Investigating Generalisation in Continuous Deep Reinforcement Learning
Chenyang Zhao, Olivier Sigaud, Freek Stulp, Timothy M. Hospedales
TL;DR
The paper addresses the critical problem of generalisation in continuous deep reinforcement learning by introducing a train/test benchmark that assesses robustness to domain shifts across multiple MuJoCo/OpenAI Gym tasks. It systematically evaluates state-of-the-art policy-gradient methods and several generalisation-enhancing techniques, revealing that training performance often fails to predict testing success and that no single method robustly handles all forms of variability. The study shows that factors such as observation, action, and environment noise, as well as shifts in dynamics, significantly impact performance, and that strategies like multi-domain learning, entropy regularisation, and smaller architectures can improve generalisation in some settings. Overall, the work provides a rigorous framework and practical starting points for developing RL agents that can operate reliably under real-world uncertainty and deployment-domain differences.
Abstract
Deep Reinforcement Learning has shown great success in a variety of control tasks. However, it is unclear how close we are to the vision of putting Deep RL into practice to solve real world problems.

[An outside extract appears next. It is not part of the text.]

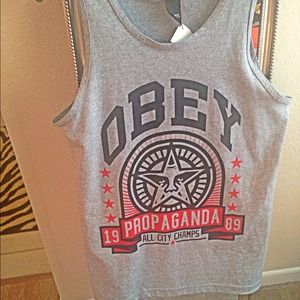 Obey tank top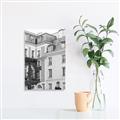 Picture of Pink Building in Paris _GroupedProduct_Rectangle_Portrait_Photography _GroupedProduct_Rectangle_Portrait_Unframed_Print_Only_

In particular, common practice in the field is to train policies on largely deterministic simulators and to evaluate algorithms through training performance alone, without a train/test distinction to ensure models generalise and are not overfitted. Moreover, it is not standard practice to check for generalisation under domain shift, although robustness to such system change between training and testing would be necessary for real-world Deep RL control, for example, in robotics. In this paper we study these issues by first characterising the sources of uncertainty that provide generalisation challenges in Deep RL. We then provide a new benchmark and thorough empirical evaluation of generalisation challenges for state of the art Deep RL methods. In particular, we show that, if generalisation is the goal, then common practice of evaluating algorithms based on their training performance leads to the wrong conclusions about algorithm choice. Finally, we evaluate several techniques for improving generalisation and draw conclusions about the most robust techniques to date.